Should we consider GPE in the vertical case of SHM?

[Jason Ko]

For the horizontal case of SHM, we only need to consider KE and EPE. But should we also take GPE into consideration when we are dealing with a vertical case?

 

[Lnewqban]

Yes, you should.
Gravity action is unidirectional.

 

[PeroK]

For the horizontal case of SHM, we only need to consider KE and EPE. But should we also take GPE into consideration when we are dealing with a vertical case?

Not necessarily. The equilibrium length of a spring will increase if a mass is hanging vertically. But, the period of oscillation is unaffected. It depends only on the mass and the spring constant.

If you do the maths, you'll see where the GPE cancels out.

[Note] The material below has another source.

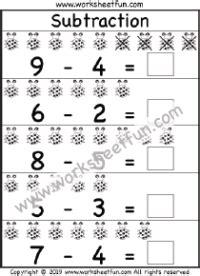 kindergarten subtraction  printable worksheets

Or, simply Google for SHM mass spring system. There's a good explanation on phys.libretexts.org.

 

[Jason Ko]

Not necessarily. The equilibrium length of a spring will increase if a mass is hanging vertically. But, the period of oscillation is unaffected. It depends only on the mass and the spring constant.

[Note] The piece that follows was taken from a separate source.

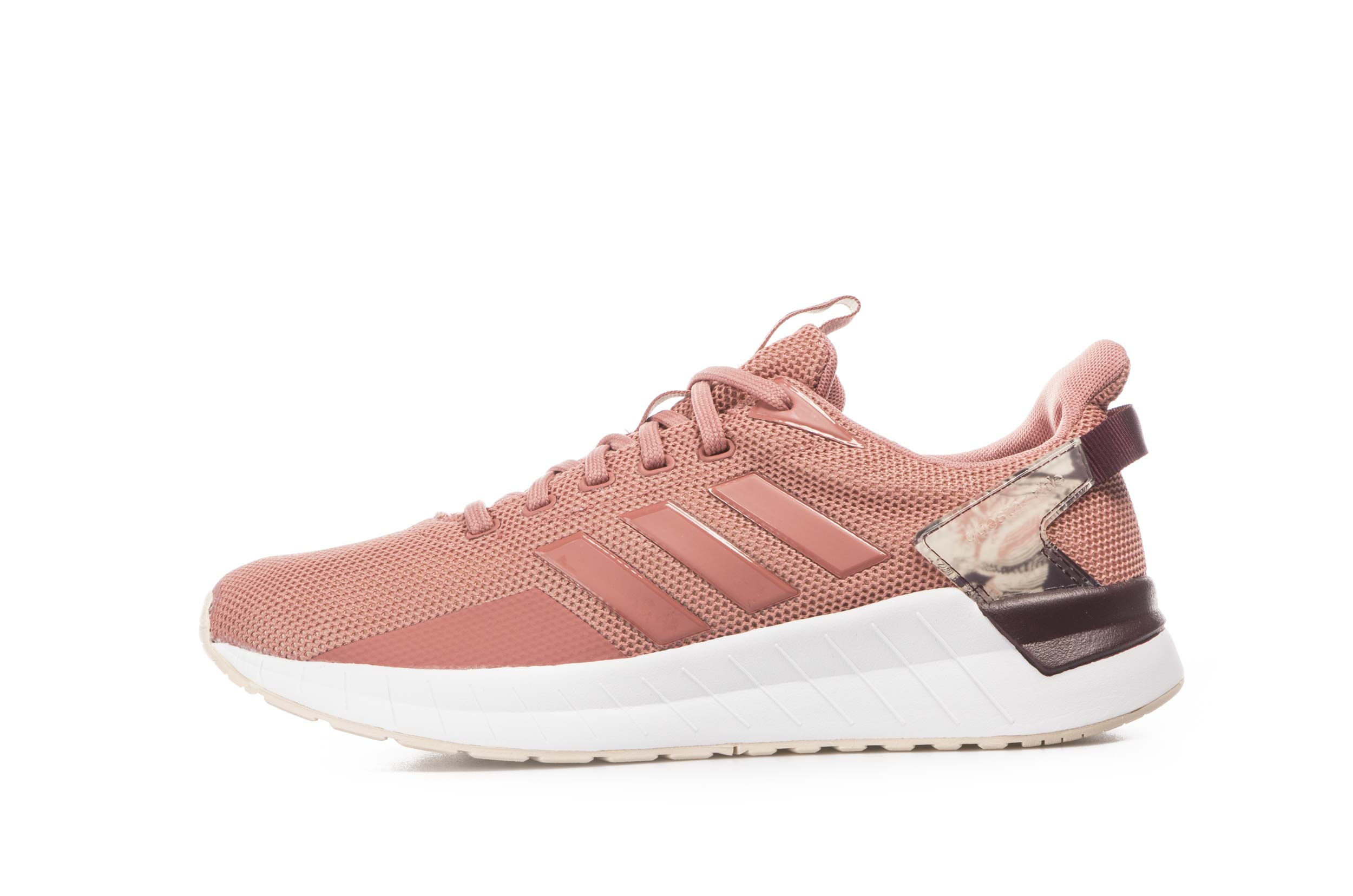 adidas Performance QUESTAR RIDE EE8377 Σομόν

If you do the maths, you'll see where the GPE cancels out.

Or, simply Google for SHM mass spring system. There's a good explanation on phys.libretexts.org.

Thks a lot

 

[vanhees71]

It's also seen easily with math. Let $x=0$ be the position, where the spring is relaxed and the $x$ axis pointing downward (in direction of $\vec{g}$). Then the equation of motion reads
$$m \ddot{x}=-D x + m g$$
or
$$\ddot{x} + \omega^2 x = g, \quad \omega=\sqrt{D/m}.$$
The general solution of this linear differential equation is given as one special solution of the equation + the general solution of the homogeneous equation, i.e., with setting the right-hand side to 0.

A special solution of the inhomogeneous equation is obviously given for the case that the mass stays at rest, i.e., for $x=x_0=\text{const}$. This leads to $x_0=g/\omega^2 = m g/D$. That's easy to understand: It's the elongation of the spring such that the restoring force of the spring compensates the gravitational force, i.e., $D x_0=mg$.

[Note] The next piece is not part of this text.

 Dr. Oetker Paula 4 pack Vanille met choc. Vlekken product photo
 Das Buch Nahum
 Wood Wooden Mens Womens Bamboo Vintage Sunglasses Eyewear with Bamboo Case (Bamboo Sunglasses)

The general solution for the homogeneous equation is given by
$$x_{\text{hom}}(t)=C_1 \cos(\omega t) + C_2 \sin(\omega t).$$
So the general solution of full equation of motion is
$$x(t)=C_1 \cos(\omega t) + C_2 \sin(\omega t) + x_0,$$
i.e., you have a harmonic oscillator around the equilibrium position, $x_0$, with the same angular frequency as if there were no gravitation, as already stated above.